Breaking New Ground in Machine Learning and AI: New Platform Prophet Arena Redefines How We Evaluate AI’s Intelligence

From deciding whether to bring an umbrella to work tomorrow to how to prepare for retirement, humans make predictions constantly. A common refrain these days is to ‘just ask AI’—but can AI reliably forecast the future? Haifeng Xu, Assistant Professor of Computer Science and Data Science at the University of Chicago and the Data Science Institute, and his team at the Strategic IntelliGence for Machine Agents (SIGMA) Lab are trying to answer this question. They recently launched Prophet Arena, a benchmarking tool that evaluates large language models’ (LLMs) intelligence through real-world forecasting.

For those unfamiliar, this arena is “a platform where people can measure how clever or intelligent the language models are,” Xu explains.

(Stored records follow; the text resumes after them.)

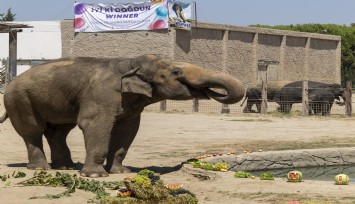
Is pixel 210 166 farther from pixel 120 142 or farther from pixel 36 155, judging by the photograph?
pixel 36 155

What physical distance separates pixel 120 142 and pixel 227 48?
31.8m

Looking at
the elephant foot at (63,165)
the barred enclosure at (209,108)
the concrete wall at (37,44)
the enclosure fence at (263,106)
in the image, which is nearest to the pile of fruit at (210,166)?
the elephant foot at (63,165)

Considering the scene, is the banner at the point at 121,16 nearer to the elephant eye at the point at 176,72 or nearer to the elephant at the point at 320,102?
the elephant at the point at 320,102

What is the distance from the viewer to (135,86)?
1186 cm

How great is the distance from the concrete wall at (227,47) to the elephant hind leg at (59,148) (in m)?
27.5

In 2023, when the platform Chatbot Arena was launched, we witnessed the power of crowdsourced evaluation: the wildly popular platform run by LMSYS has collected over 800,000 votes from millions of users comparing language models in head-to-head comparisons, or “battles.” First developed by researchers at UC Berkeley, Chatbot Arena revolutionized AI evaluation by moving beyond academic benchmarks to capture real-world human preferences in smooth, “humanlike” communication.

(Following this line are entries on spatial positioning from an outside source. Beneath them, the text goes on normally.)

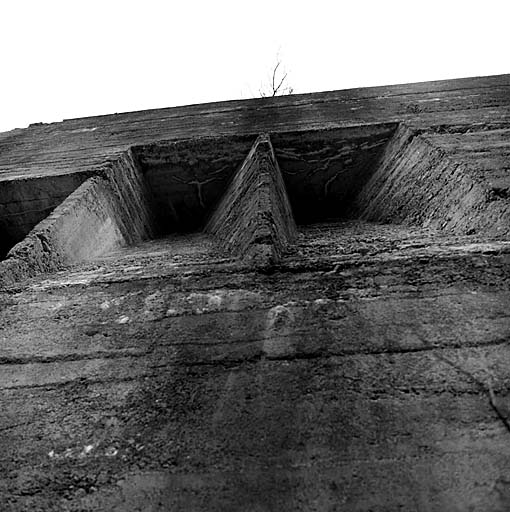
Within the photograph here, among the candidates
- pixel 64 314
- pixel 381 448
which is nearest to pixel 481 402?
pixel 381 448

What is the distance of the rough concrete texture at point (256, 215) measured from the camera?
181cm

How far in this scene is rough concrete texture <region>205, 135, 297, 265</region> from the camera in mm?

But when groups like the Center for AI Safety and ScaleAI’s have created standardized tests for AI (e.g., ‘Humanity’s Last Exam,’), even the most advanced LLMs have flopped. This inconsistent performance across different measures of intelligence–that models could perform well on some benchmarks yet fail dramatically on others–was a key motivation behind Prophet Arena. “We needed a more suitable benchmark of intelligence,” says Xu.

Now, Prophet Arena is bringing the “arena” concept into the realm of forecasting to craft a better benchmark of intelligence. Where Chatbot Arena asked “which response do humans prefer?” Prophet Arena asks, “Which model makes the best prophet?”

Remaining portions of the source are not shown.